Драка усилилась. Возмущенный Раснер снова хотел вмешаться, но жена удержала его строгим взглядом: разве эти двое посетителей не имеют права свести счеты у них в заведении? Тогда он просто стал перед камином, так как боялся, чтобы кто-нибудь из них не свалился в огонь. Суварин, спокойный, как всегда, свернул папиросу, хотя и забыл ее закурить. Катрина неподвижно стояла, прислонившись к стене; она бессознательно водила руками вниз и вверх, равномерными судорожными движениями рвала на себе платье. Она прилагала все усилия, чтобы не закричать; она боялась убить одного из них, назвав имя того, кого предпочитала, и до того растерялась, что сама уже не понимала, кто ей дороже.
Скоро Шаваль пришел в изнеможение; он обливался потом и бил наугад. Этьен, как он ни был разозлен, продолжал обороняться, отражая почти все удары; некоторые были для него довольно ощутительны. У него было рассечено ухо, на шее виднелись ссадины, следы ногтей, и была содрана кожа; все это причиняло такую боль, что Этьен в свою очередь начал ругаться, продолжая наносить страшные удары куда попало. Шавалю удалось еще раз вовремя отскочить и тем уберечь грудь. Но он нагнулся, и в этот миг удар кулаком пришелся ему по лицу, рассек нос и подбил глаз. Тотчас же из носа брызнула кровь, глаз опух, раздулся и посинел. Негодяй, ослепленный потоком крови, оглушенный от сотрясения, беспорядочно размахивал руками в воздухе; в этот миг другой удар, направленный прямо в грудь, окончательно сразил его. Послышался хруст, Шаваль тяжело рухнул навзничь, словно мешок с гипсом при выгрузке.
Этьен остановился и переждал.
— Вставай! Если хочешь еще, мы можем продолжать.

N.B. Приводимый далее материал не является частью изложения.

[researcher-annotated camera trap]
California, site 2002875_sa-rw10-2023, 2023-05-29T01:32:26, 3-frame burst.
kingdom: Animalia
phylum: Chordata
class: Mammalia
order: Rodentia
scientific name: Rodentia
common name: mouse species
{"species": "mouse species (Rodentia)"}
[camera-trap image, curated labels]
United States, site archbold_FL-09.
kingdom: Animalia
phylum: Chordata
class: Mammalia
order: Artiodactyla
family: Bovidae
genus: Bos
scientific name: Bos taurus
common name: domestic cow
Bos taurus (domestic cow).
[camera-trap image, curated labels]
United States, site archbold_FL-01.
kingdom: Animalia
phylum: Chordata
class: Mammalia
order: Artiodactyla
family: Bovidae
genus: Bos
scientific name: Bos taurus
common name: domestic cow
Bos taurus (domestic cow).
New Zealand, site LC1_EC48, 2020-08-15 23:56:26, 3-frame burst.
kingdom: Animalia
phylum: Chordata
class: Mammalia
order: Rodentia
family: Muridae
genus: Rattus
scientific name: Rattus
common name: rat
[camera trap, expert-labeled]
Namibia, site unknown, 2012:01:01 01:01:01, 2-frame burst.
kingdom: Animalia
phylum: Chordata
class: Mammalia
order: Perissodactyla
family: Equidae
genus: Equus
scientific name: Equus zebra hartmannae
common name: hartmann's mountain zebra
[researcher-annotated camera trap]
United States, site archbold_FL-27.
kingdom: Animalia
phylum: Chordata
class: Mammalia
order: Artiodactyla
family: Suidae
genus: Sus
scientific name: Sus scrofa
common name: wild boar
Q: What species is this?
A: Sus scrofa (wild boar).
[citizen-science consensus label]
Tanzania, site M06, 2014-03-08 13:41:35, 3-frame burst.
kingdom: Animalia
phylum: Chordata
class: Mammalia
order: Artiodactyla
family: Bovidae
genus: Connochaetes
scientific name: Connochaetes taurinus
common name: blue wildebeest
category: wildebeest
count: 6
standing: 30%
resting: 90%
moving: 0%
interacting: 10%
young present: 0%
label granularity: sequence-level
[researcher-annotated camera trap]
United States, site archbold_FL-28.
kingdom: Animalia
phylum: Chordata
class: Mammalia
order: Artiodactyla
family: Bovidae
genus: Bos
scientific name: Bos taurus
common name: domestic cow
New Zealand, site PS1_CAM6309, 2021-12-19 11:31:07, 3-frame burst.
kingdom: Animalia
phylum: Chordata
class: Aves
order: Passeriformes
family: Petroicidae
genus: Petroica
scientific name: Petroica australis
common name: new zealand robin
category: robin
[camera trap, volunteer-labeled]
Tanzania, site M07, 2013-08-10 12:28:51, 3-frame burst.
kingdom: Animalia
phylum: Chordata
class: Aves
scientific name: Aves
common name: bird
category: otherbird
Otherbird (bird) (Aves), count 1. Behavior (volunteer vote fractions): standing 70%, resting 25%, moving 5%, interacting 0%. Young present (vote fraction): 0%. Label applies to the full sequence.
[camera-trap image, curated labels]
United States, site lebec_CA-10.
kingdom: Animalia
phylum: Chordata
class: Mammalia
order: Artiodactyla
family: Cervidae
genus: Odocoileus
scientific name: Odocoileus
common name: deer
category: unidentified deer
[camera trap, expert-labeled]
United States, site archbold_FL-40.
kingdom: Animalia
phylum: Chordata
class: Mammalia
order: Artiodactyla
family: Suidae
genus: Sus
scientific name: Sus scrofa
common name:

Ошеломленный Шаваль несколько мгновений не отвечал; он зашевелился на полу, растянулся, с трудом приподнялся и некоторое время оставался на коленях, точно глыба; он что-то незаметно шарил рукой в кармане штанов. Встав на ноги, он снова кинулся вперед; дикий рев спер ему горло. Но Катрина видела, и, помимо ее воли, у нее вырвался страшный крик, которому она сама изумилась, — этим она как бы открыто призналась, которому из двух отдает предпочтение:
— Берегись! У него нож!
Этьен успел отразить рукой первый удар. Широкое лезвие ножа, укрепленное медным кольцом в рукоятке из букса, разрезало его суконную куртку. Он схватил Шаваля за руку, и между ними завязалась отчаянная борьба. Этьен сознавал, что он погиб, если только выпустит руку Шаваля, который старался вырваться, чтобы нанести удар. Оружие мало-помалу опускалось, противники утомились от напряжения. Этьен раза два почувствовал прикосновение холодной стали к телу; наконец он сделал последнее усилие и так сдавил руку Шавалю, что у того разжались пальцы и нож выпал. Оба покатились по полу, Этьену удалось схватить нож, и теперь он стал им размахивать. Прижав коленом Шаваля, он грозил перерезать ему горло.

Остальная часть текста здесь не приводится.